▶ _What you have to do_
Output the records from the line containing "Beginning with farthest" up to and including the line containing "be ordered by camera distance?" as a Markdown table with the columns Row and Line, giving each line its own numbered row and leaving out blank lines.

==== Dataset entries ====

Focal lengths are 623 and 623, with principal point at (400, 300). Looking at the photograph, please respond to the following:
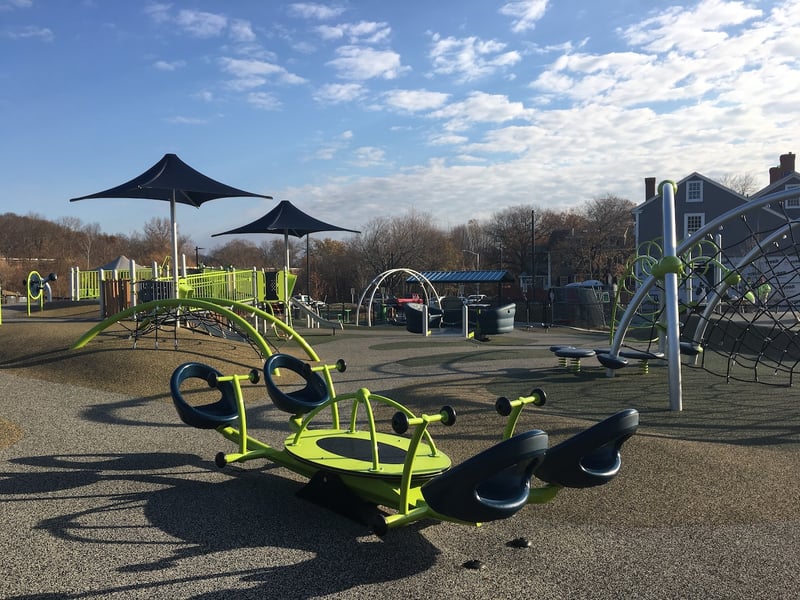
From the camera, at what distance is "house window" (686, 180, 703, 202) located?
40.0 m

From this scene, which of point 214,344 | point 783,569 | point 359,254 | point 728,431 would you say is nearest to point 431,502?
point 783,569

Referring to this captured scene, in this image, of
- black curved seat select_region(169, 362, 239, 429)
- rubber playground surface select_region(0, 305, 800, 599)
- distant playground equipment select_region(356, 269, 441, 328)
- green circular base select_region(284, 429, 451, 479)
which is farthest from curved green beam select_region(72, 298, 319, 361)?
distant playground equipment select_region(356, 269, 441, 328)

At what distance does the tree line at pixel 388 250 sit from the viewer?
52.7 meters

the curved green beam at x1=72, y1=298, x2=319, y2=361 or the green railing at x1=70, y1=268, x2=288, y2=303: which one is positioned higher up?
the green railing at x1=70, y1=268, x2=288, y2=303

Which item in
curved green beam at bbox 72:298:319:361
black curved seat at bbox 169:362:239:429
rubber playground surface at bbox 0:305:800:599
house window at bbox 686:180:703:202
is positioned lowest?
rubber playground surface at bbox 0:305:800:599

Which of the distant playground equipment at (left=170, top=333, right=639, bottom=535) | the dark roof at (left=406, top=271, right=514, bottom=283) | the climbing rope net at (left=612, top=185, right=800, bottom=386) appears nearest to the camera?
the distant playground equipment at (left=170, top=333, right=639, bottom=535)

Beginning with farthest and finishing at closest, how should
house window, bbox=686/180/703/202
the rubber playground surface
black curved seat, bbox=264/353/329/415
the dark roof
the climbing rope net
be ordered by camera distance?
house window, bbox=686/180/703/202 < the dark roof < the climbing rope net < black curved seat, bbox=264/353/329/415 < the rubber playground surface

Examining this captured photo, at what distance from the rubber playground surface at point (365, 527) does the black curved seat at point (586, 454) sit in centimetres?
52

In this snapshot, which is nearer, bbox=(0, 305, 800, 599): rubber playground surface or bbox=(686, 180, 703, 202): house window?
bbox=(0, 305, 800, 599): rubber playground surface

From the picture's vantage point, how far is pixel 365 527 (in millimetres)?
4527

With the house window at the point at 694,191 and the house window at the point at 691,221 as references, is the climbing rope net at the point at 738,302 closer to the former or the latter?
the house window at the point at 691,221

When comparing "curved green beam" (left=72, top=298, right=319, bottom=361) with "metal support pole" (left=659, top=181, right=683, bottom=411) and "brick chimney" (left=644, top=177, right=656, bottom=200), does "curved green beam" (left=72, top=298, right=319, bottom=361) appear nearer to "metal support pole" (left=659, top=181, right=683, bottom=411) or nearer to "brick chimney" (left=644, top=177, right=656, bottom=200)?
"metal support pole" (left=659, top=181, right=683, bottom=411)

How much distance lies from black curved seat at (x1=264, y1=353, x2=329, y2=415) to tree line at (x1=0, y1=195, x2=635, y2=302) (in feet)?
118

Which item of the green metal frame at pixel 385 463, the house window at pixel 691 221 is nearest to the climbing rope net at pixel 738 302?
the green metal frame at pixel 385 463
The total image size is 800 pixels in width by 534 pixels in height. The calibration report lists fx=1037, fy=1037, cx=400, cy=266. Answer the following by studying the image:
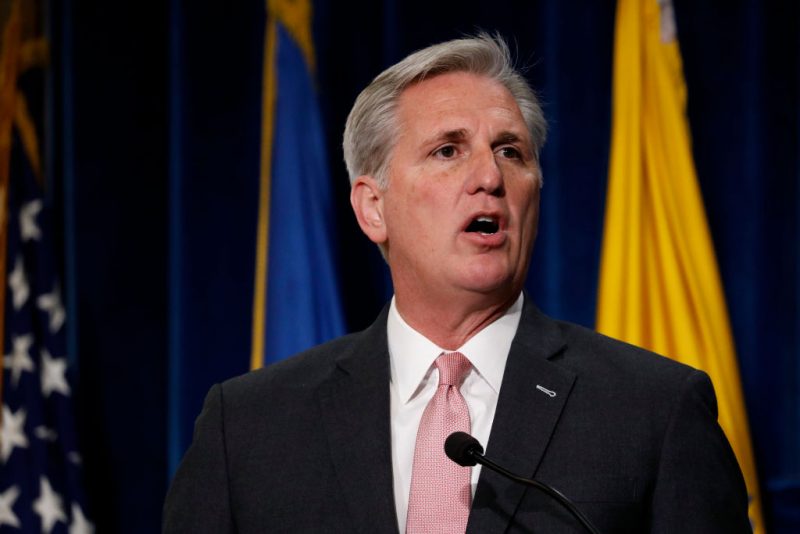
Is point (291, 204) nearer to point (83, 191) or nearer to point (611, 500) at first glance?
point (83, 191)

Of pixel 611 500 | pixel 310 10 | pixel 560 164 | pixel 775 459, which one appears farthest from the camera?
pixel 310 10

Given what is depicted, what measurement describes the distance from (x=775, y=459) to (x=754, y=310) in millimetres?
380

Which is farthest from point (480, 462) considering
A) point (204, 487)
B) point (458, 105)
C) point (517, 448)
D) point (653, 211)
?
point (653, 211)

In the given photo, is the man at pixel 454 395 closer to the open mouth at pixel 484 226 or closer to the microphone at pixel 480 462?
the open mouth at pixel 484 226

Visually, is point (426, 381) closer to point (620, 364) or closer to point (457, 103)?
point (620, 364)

====

▶ _Task answer_
| Row | Line |
|---|---|
| 1 | Beginning with farthest and finishing at closest, how should |
| 2 | house window, bbox=686/180/703/202 |
| 3 | the rubber playground surface |
| 4 | black curved seat, bbox=264/353/329/415 |
| 5 | the dark roof |
| 6 | the climbing rope net |
| 7 | be ordered by camera distance? |